Crypto market faces Bitcoin supply issues as BTC soars past $29K

Glassnode analysts say it's now harder to buy Bitcoin from crypto exchanges due to its scarcity.

Image by 5933179 from Pixabay

Thu, 31 Dec 2020, 06:15 am UTC

After demolishing its 2017 all-time high, Bitcoin (BTC) has been breaking records lately after it soared past $20,000. It broke $25,000 for the first time last week before setting a new high above $27K on Sunday until it briefly traded past $29,000 yesterday.

With such a spectacular rally, demand for Bitcoin has understandably soared as well. In fact, it appears that the crypto market might be facing BTC liquidity issues as supply might no longer be able to meet demand.

Simply put, it is now more difficult to buy Bitcoin from crypto exchanges, according to Cointelegraph. While more than 18 million BTC have already mined based on data from Blockchain.com, only 4.2 million BTC are actually in circulation and available for buying and selling activities.

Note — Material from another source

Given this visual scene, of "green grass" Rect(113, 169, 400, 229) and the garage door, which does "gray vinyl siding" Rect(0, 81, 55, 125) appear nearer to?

“Bitcoin liquidity is defined as the average ratio of received and spent BTC across entities,” Glassnode analysts revealed. “We show that currently 14.5M BTCs are classified as illiquid, leaving only 4.2M BTC in constant circulation that are available for buying and selling.”

With the recent Bitcoin rally, most investors are bullish are not selling their BTC holdings yet, contributing to the scarcity of the crypto. “Over the course of 2020, a total of 1 million additional BTC have become illiquid — investors are increasingly hodling,” the analysts added. “This is bullish, and suggests that the current bull run has been (partly) driven by this emerging #Bitcoin liquidity crisis.”

The entry of institutional investors also contributed to its increasing demand. For instance, PayPal users are now buying all newly-mined BTCs contributing it its scarcity.

“We have a #Bitcoin shortage,” Pantera Capital CEO Dan Morehead said, according to Ethereumworldnews.com. “Buyers like @PayPal are buying more than 100% of newly-issued bitcoin. When you have several big institutional investors each purchasing more than 100% of bitcoin the price is going to squeeze up.”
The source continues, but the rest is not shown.